(Reading passage)
════════════════
Useful Tools for Orderly Share Sales by Insiders
Written by Gary Solway
Originally published in the November/December 2007 issue of Lexpert magazine.
Insider trading rules and investor scrutiny of insider trading often make it difficult for insiders to buy or sell stock in their company. There is no formal safe harbour available in Canada, as there is under so-called 10b5-1 plans in the United States. But administrative practice allows for the establishment of similar pre-authorized trading programs, as long as specified program requirements are met and related disclosure questions are addressed.
Insiders of public companies who wish to buy or sell shares in their company face a number of issues. The company's insider trading policy will likely permit insider trading only during certain "trading windows" after the quarterly release of the company's financial statements. The policy will also enable the company to restrict insider trading when the company possesses non-public material information. In addition, under securities laws generally, the insider will be prohibited from trading whenever he or she is in possession of non-public material information regarding the company. These restrictions often result in insiders being unable to trade company stock for extended periods of time.
An additional concern for insiders is the message the market often takes from trades by insiders. Because insiders must report trades promptly after making them, and because those reports are public and easily monitored, the market will know when insiders are buying, or more importantly, selling.
The combination of short trading windows and the inability to sell when in possession of non-public material information means that an insider who wants to diversify by selling a portion of his or her holdings is placed in a difficult position. The insider cannot sell a small number of shares on a recurring basis over an extended period of time (e.g. 1000 shares per month for a year) because much of that time will be outside the trading window or will be a period in which the insider is in possession of non-public material information. On the other hand, if the insider sells a substantial portion of his or her holding all at once, the market will presume the insider knows something and that the sale by the insider should be taken as a sell signal.
In the United States, regulators have addressed this issue by allowing the creation of automatic securities trading plans for insiders, known as 10b5-1 plans, which are common in the US. The rules permit insiders to set up automatic trading plans with a stock broker at a time when the insiders are not in possession of non-public material information. The plans must be automatic, meaning that the creator-insider cannot alter trading instructions after the plan has commenced.
════════════════
(Work instructions)
**1)** Print the passage of the insider share sales article from "The combination of" up to and including "a sell signal.", matching its wording word for word.
**2)** Continue the article on insider share sales from the point where it stops.

(Information provided)
════════════════
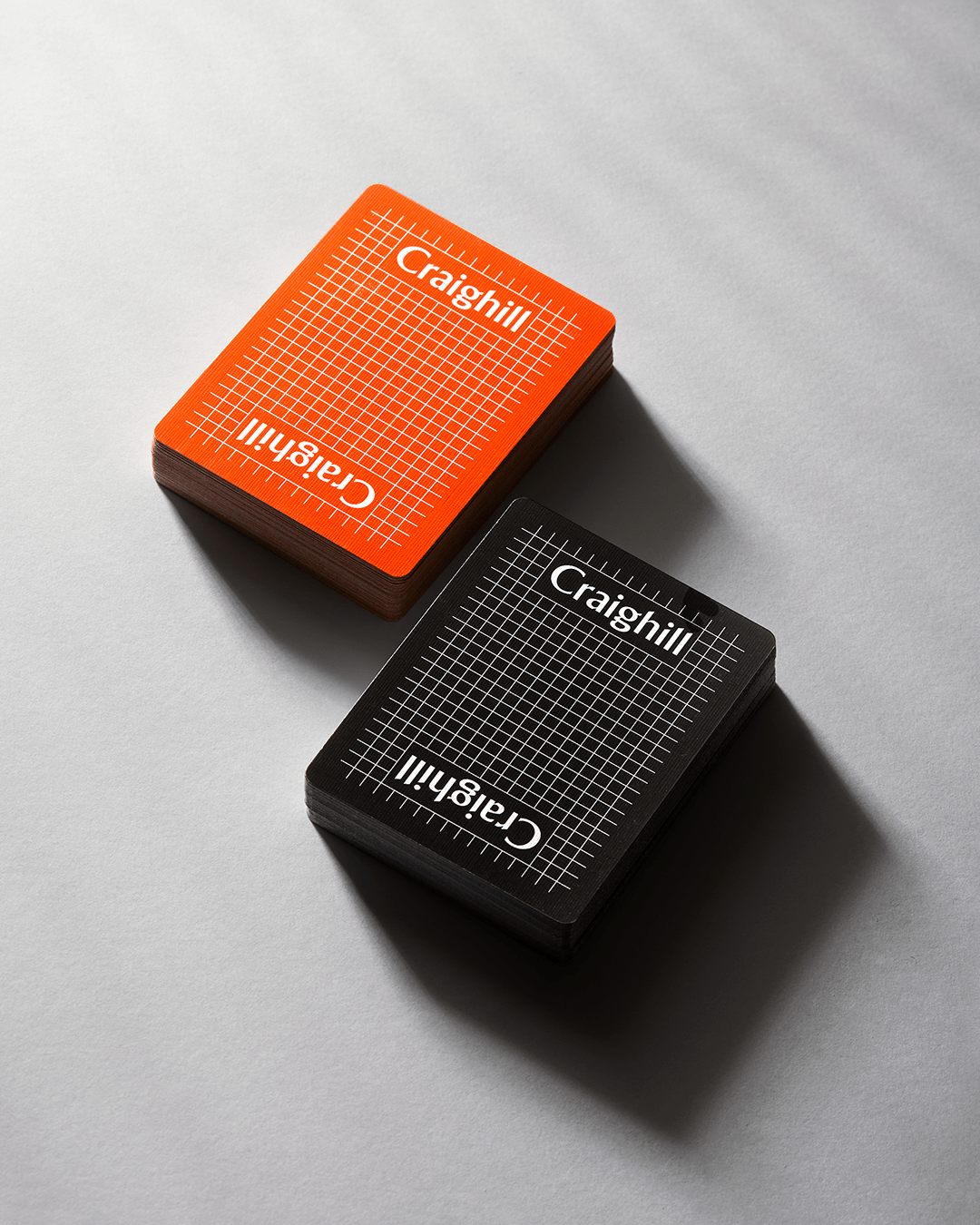 Craighill playing cards black and orange editions displayed together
════════════════
(Your responses)
**1)**
The combination of short trading windows and the inability to sell when in possession of non-public material information means that an insider who wants to diversify by selling a portion of his or her holdings is placed in a difficult position. The insider cannot sell a small number of shares on a recurring basis over an extended period of time (e.g. 1000 shares per month for a year) because much of that time will be outside the trading window or will be a period in which the insider is in possession of non-public material information. On the other hand, if the insider sells a substantial portion of his or her holding all at once, the market will presume the insider knows something and that the sale by the insider should be taken as a sell signal.

**2)**
In Canada, securities regulation is a provincial matter. Under the laws of Ontario and most other Canadian jurisdictions, an exemption from the insider trading laws exists for trades made through dividend reinvestment plans, share purchase plans or other similar automatic plans. This exemption does not specifically address automatic share disposition plans.
The Ontario Securities Commission ("OSC") recently issued Staff Notice 55-701 - Automatic Securities Disposition Plans and Automatic Securities Purchase Plans. The Staff Notice represents the opinion of the staff of the OSC and does not have the force of law in Ontario. It is also not binding on the securities regulatory authorities of other Canadian jurisdictions.
The Staff Notice sets out the Staff's views of automatic share disposition plans (an "ASDP") that will comply with the automatic plan exemption, and the disclosure obligations in connection with both the implementation of an ASDP and sales made pursuant to an ASDP. The Staff Notice is also applicable to automatic share purchase plans. The Staff Notice includes a hopeful statement from the OSC that the Staff Notice will soon be replaced by a Canadian Securities Administrators' staff notice in relation to ASDPs generally. No such staff notice has yet emerged from the Canadian Securities Administrators.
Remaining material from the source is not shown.